Tuesday, September 21, 2010

The Recession is.....Over??

So, let me see if I have this right: some group of eggheads back east that fancies itself the arbiter of economics (NBER, which apparently stands for National Bureau of Egghead Research) puts out a news release to the media that the recession is over. And not only is the recession over, it ended 15 months ago, in June of ’09.

Horse puckey. Or, as one economics blogger commented to the L-A Times, “hallucinatory news.”

I don’t know about you, but it occurs to me that these NBER folks who apparently determine if we’re in a recession or not, and when it started and when it ended, would do well to explain to us which planet’s economy they’re measuring, or change their definition of what a recession is. I don’t know what it’s like in your neighborhood, but in mine, June of ’09 was no time for celebration. As I understand it, though, the NBR folks say June ’09 was the bottom of the drop that started in December of ’07. From June of ’09 on, things have been “getting better.”

I’ll believe that when my friend who’s a skilled cabinet maker goes back to full-time work and not just picking up odd jobs here and there. Last time I checked, unemployment was still going UP, and under-employment was still running rampant in the “man-cession.”

Seth Godin, a smart marketing guy whose blog a lot of communications people read, says there are two recessions going on. One is gradually ending – the cyclical recession which we have all the time that comes and goes, which isn’t fun but isn’t permanent. But Godin says the other recession going on is permanent, the one he calls the recession of the industrial age. He observes the “factory” work we did is now being mechanized, outsourced, or eliminated; buyers have easy access to lower prices and many more choices; and thus, the middle class jobs that existed making stuff are gone and not coming back.

Godin says the industrial revolution has given way to the networked revolution, creating a lot of change and a lot of new opportunities, but it’s not going to provide millions of “brain-dead, corner office, follow-the-manual middle class jobs.” Pretty scary talk, but when you look around and see what’s happening at Wolf here in Madison or Harley-Davidson in Milwaukee, with labor agreeing to huge concessions, you know Godin may be onto something.

I guess I’m very much a part of this “networked revolution.” Two years ago, I was doing this, the sort of stuff you’re reading right now, for a company that continues to exist in its present form because its prior generation of ownership and management generated a sizeable fortune, which is now keeping it afloat. In one of my other “jobs”, I gather and report Wisconsin news for a company in Colorado which exists only on the internet. Their “physical plant” is a small office suite in Boulder, not a huge new building full of offices and studios on the west side of Madison.

Godin says the sad irony is that everything we do to prop up the last economy gets in the way of profiting from this new one. I think he’s got a good point there.

4 comments:

  1. I was leading a discussion with a group of community leaders yesterday and said, "because, as you know, the recession is over."

    The laughter was beyond expected. It was clear that nobody believes "the man."

    ReplyDelete
  2. What concerns me is that the economists might be right, and that the current economy is as good as it's likely to get. In other words, nine percent unemployment and an ongoing feeling of stagnation might someday be seen as the good old days.

    ReplyDelete
  3. When times are bad, we are angry and always look to blame someone. The first convenient target will do. That practice, like lashing out by kicking the dog, rewards the guilty and, it should be no surprise, sets us up for more of the same.

    The anecdote by “anonymous” illustrates this point. "The man" (presumably a reference to President Obama) did not announce that the recession has ended. He was at pains to say the effects are still with us, and will be for a long time. The Cambridge-based nonprofit think-tank made the announcement.

    Eggheads, maybe, but the nonpartisan NBER (National Bureau of Economic Research) has been doing this sort of study at the federal government's behest since 1920.

    Measuring the economy is not as precise as, say, splitting atoms, but the process is reliable.
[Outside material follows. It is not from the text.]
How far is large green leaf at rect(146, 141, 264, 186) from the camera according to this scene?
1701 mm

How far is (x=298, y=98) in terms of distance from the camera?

If the economy has stopped shrinking (as it apparently did in June, 2009) and started expanding, however modestly, that is, by definition, the end of the recession.

    That is not to say happy days are here again. Recovery, which some might describe as a return to the days of the Clinton budget surplus, will be a long time in coming. If, indeed, it ever does. Seth Godin's dismal point is well taken.

    What was left, after outsourcing, of the value-producing economy (as differentiated from the leveraged-buyout economy, which created fortunes for the investors but produced no real value) was very badly damaged by the avaricious banking industry, which managed to bring down the housing market and the automobile industry, and savaged the retail sector, and greatly weakened what is left of the American middle class.

    "Collateral damage" as the Rumsfeldians would say. But houses and cars and a healthy, gainfully employed middle class are what has long set this country apart from the others and drove the now-departed American Century.

    It will take a lot longer to fix this mess than it did to create it, and losing patience with the recovery effort, let alone actively obstructing it, will not speed things favorably along.

    Think of the situation as if you had been thrown into a deep hole. The trip down was sickening. The landing was hard and painful. It took you a while to climb back out, and when you did, you were still hurting.

    ReplyDelete
  4. The rising economic tide lifts all yachts.